The Open University is in the perfect position to pick up its founding mission – as education radicals. Speaking to an academic audience at the OU’s Milton Keynes campus on Tuesday 20 February, Vice-Chancellor Peter Horrocks outlined the university’s academic excellence vision. He said there is a golden opportunity to reinvent connections between academics, students and the wider population.

After almost 50 years of proving ourselves, it’s time to stop looking over our shoulders.

He said: “After almost 50 years of proving ourselves, it’s time to stop looking over our shoulders. Time to stand tall and take pride in the distinctiveness that flows from our mission. Time to build a genuinely open and confident University that grows and develops with its students for the next 50 years and beyond.”

OU embraces innovation

Vice-Chancellor, Peter Horrocks

Vice-Chancellor, Peter Horrocks

With the advances in technology and the internet, communities of learning can be enhanced. Whereas some traditional universities might find this a threat, Peter Horrocks says, “we at the OU are an academic community that embraces innovation and disruption.”

New tools and platforms are being developed at The Open University to enhance how academics link to students and enable them to reach beyond this to new learners.

Building the OU community of the future

The Vice-Chancellor talked about how, in the founding years of the OU, the BBC partnership presented a unique way for academics to connect to their students.  Through programmes such as Blue Planet 2 and Civilisations, and many others, the OU can still  take a connected, networked approach – which fits with its egalitarian ethos, and today’s digital technologies:

“Our unique relationship with the BBC allows us to make students’ learning more engaging and better connected with the world outside. We can use opportunities like this to galvanise and make a difference in society; redefining our mission in a digital world.”

A proud tradition of research and scholarship to build on

Research and scholarship is enhancing the experience of our students, says Peter Horrocks, having an impact on the ground and informing our teaching:

“Take the data analytical expertise of colleagues like Enrico Motta in KMi. That led to the ground-breaking MK Smart project, a collaborative research activity which helped put our city’s technology on the global map…or the incisive research into public service leadership of Professor Jean Hartley.  Based on that, she is building with colleagues an academic community of police practitioners in the Centre for Policing; a prime example of research informed teaching.”

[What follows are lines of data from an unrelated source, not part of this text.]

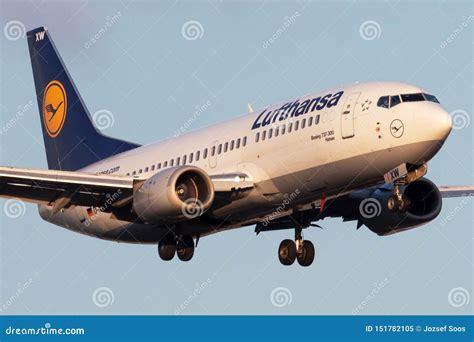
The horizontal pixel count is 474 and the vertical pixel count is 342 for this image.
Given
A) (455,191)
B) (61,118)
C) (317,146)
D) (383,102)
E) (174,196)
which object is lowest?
(455,191)

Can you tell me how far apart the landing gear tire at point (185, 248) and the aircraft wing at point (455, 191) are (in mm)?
9778

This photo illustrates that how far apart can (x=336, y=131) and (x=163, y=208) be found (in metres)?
5.68

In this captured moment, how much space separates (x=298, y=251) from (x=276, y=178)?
5.18m

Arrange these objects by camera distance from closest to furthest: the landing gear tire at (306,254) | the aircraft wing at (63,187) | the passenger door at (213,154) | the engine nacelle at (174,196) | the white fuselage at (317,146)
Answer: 1. the white fuselage at (317,146)
2. the engine nacelle at (174,196)
3. the aircraft wing at (63,187)
4. the passenger door at (213,154)
5. the landing gear tire at (306,254)

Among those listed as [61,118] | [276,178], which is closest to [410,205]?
[276,178]

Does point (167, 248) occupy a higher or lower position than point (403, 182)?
lower

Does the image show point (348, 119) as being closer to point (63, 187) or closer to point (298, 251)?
point (298, 251)

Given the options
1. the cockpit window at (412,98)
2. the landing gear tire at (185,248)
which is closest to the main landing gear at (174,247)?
the landing gear tire at (185,248)

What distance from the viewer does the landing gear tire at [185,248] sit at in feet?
146

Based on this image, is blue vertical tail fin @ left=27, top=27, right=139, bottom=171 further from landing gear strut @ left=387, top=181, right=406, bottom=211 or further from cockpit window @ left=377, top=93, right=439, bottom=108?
cockpit window @ left=377, top=93, right=439, bottom=108

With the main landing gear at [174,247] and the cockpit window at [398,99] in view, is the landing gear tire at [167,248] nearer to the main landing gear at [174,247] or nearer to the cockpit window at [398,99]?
the main landing gear at [174,247]

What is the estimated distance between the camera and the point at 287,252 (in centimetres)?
4372

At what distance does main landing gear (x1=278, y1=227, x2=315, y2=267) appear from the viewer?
143ft

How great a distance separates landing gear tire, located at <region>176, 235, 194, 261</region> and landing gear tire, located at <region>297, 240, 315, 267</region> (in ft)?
12.7
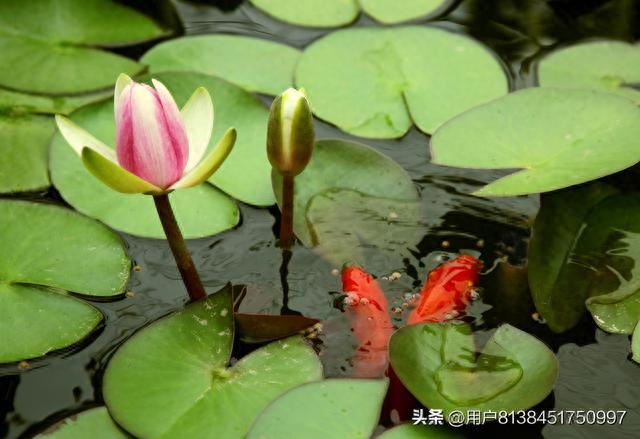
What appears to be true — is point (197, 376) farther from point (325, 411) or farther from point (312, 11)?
point (312, 11)

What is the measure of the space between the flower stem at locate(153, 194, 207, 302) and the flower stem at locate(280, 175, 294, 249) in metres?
0.27

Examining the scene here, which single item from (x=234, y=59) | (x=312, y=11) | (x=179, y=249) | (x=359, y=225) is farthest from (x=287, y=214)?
(x=312, y=11)

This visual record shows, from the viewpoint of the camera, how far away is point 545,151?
7.11ft

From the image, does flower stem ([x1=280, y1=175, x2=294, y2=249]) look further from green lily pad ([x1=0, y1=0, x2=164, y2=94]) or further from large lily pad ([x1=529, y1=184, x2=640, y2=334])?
green lily pad ([x1=0, y1=0, x2=164, y2=94])

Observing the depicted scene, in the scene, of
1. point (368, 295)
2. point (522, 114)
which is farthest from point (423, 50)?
point (368, 295)

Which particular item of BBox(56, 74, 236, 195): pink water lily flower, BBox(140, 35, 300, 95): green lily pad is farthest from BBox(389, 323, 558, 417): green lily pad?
BBox(140, 35, 300, 95): green lily pad

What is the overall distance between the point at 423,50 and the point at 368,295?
1037 millimetres

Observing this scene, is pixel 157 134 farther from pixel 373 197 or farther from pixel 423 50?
pixel 423 50

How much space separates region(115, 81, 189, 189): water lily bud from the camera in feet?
5.24

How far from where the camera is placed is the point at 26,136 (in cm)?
234

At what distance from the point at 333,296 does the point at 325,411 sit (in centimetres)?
41

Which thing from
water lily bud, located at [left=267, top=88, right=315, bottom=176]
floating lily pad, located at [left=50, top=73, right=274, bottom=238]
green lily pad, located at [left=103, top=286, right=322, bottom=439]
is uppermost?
water lily bud, located at [left=267, top=88, right=315, bottom=176]

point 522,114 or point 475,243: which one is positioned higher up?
point 522,114

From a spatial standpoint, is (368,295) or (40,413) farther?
(368,295)
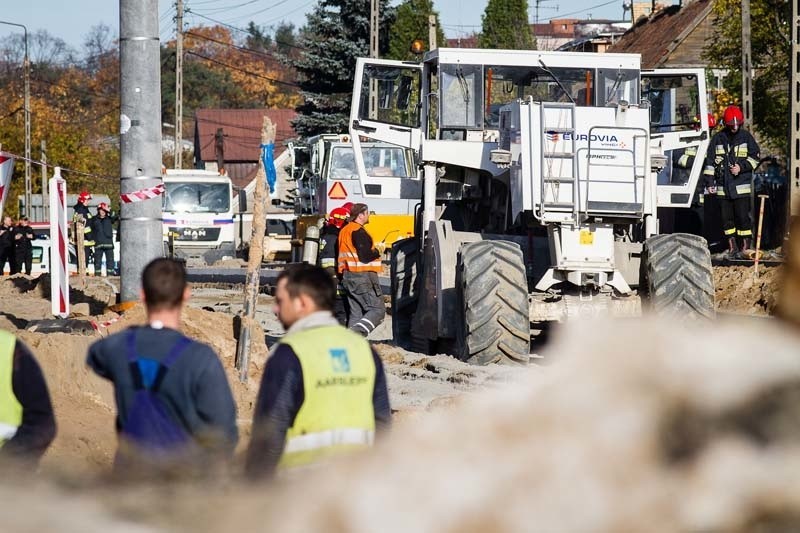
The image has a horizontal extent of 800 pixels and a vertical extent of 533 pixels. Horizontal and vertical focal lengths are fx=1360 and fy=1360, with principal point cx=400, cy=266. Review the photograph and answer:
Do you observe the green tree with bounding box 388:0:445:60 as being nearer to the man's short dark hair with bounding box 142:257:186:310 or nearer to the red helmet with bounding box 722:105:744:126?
the red helmet with bounding box 722:105:744:126

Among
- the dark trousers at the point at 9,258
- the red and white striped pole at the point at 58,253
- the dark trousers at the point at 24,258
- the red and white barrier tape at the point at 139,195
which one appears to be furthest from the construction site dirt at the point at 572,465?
the dark trousers at the point at 24,258

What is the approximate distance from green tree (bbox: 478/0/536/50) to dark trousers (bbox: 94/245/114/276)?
1525 inches

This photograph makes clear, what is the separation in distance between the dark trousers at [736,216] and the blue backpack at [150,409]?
14960mm

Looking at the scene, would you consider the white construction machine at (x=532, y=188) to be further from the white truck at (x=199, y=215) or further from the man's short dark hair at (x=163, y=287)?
the white truck at (x=199, y=215)

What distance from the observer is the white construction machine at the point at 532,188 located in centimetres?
1235

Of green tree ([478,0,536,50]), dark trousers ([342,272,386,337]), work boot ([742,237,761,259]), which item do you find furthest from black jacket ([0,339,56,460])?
green tree ([478,0,536,50])

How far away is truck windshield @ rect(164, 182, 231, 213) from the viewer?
39062 millimetres

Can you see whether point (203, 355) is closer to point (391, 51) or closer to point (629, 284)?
point (629, 284)

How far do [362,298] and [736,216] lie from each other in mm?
6344

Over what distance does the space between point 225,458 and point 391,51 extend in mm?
53763

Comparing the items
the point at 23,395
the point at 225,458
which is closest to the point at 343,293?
the point at 23,395

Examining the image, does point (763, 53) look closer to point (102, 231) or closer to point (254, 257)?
point (102, 231)

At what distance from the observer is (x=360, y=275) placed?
1530 cm

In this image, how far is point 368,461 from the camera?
7.55 feet
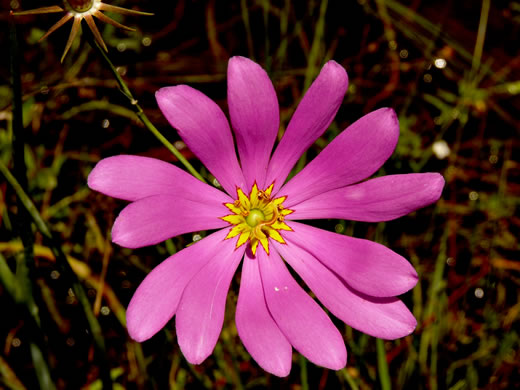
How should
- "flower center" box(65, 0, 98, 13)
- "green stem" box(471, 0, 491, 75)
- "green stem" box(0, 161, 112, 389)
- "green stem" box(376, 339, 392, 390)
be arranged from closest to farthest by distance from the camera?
"flower center" box(65, 0, 98, 13) < "green stem" box(0, 161, 112, 389) < "green stem" box(376, 339, 392, 390) < "green stem" box(471, 0, 491, 75)

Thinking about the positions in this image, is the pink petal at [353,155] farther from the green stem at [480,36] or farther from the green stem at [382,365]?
the green stem at [480,36]

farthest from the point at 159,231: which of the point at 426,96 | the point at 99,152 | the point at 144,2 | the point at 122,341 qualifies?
the point at 426,96

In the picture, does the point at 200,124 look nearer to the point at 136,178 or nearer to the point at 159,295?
the point at 136,178

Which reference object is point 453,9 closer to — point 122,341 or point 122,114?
point 122,114

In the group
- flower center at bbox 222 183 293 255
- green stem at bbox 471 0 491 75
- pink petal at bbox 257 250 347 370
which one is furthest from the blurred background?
pink petal at bbox 257 250 347 370

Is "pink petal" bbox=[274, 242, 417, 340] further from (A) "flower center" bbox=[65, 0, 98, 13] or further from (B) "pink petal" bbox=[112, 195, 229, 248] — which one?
(A) "flower center" bbox=[65, 0, 98, 13]

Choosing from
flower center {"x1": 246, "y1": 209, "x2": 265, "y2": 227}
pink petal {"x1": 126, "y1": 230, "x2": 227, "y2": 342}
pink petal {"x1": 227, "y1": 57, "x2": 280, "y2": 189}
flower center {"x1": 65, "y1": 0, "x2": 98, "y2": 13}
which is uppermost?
flower center {"x1": 65, "y1": 0, "x2": 98, "y2": 13}

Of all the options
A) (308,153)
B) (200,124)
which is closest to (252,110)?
(200,124)

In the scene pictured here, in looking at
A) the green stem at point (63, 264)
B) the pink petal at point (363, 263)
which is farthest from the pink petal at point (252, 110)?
the green stem at point (63, 264)
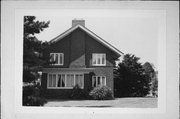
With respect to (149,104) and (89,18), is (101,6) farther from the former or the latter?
(149,104)

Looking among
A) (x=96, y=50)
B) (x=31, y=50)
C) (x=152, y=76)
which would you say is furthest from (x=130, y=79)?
(x=31, y=50)

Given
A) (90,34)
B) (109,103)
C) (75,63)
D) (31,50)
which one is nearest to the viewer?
(109,103)

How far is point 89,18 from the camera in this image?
8.67 m

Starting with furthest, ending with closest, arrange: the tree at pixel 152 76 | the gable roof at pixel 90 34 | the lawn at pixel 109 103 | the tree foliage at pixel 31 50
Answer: the tree at pixel 152 76 < the tree foliage at pixel 31 50 < the gable roof at pixel 90 34 < the lawn at pixel 109 103

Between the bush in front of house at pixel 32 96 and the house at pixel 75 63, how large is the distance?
20 cm

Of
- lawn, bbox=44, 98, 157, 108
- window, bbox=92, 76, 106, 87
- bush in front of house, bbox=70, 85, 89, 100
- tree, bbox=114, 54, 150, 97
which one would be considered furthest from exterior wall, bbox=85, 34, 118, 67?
lawn, bbox=44, 98, 157, 108

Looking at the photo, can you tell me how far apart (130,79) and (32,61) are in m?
2.95

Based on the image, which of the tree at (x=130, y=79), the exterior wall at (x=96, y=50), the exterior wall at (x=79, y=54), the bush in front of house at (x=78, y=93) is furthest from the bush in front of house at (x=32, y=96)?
the tree at (x=130, y=79)

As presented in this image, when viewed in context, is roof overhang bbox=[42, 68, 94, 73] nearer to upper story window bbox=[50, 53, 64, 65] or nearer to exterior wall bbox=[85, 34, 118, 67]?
upper story window bbox=[50, 53, 64, 65]

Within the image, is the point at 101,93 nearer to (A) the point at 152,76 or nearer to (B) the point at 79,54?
(B) the point at 79,54

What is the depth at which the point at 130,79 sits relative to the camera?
9.58m

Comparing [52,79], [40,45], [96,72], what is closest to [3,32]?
[40,45]

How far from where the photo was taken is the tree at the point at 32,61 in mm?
9156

The Vice-Chancellor also drew on examples of where scholarship has benefitted students:

“Bart Rienties pioneering work on Learning Analytics, Clem Herman’s work on scholarship and gender; bringing women back into STEM, and our award-winning OpenSTEM work, which is opening up our laboratories to those who might never have the opportunity to visit one in person.”

A modern OU, responding to today’s needs

Peter Horrocks noted that the OU’s networked academic approach fits well with the urgent needs of employment, by far the strongest motivation for OU study.  He talked about the impact of Artificial Intelligence on the jobs market, saying:

“The OU’s enthusiastic, wide, engaged, digital community of scholars will be the best antidote to the risks to jobs of the fourth industrial revolution.”

Inspiring academics, delivering to learners everywhere

Students taking part in learning exercise

Peter Horrocks concluded: “We can create a future where academic authors (whether central, regional, or AL), write brilliant responsive, topical curriculum, having multiple direct contacts with a wide range of students across multiple technologies, platforms and methods, both for free and for fee. And academics convening and inspiring academic communities that extend to our alumni, the employers of our students and to wider society.

“Engaged academics delivering to learners everywhere, just as our mission compels us to. That is a definition of academic excellence that can be the OU’s and no-one else’s.”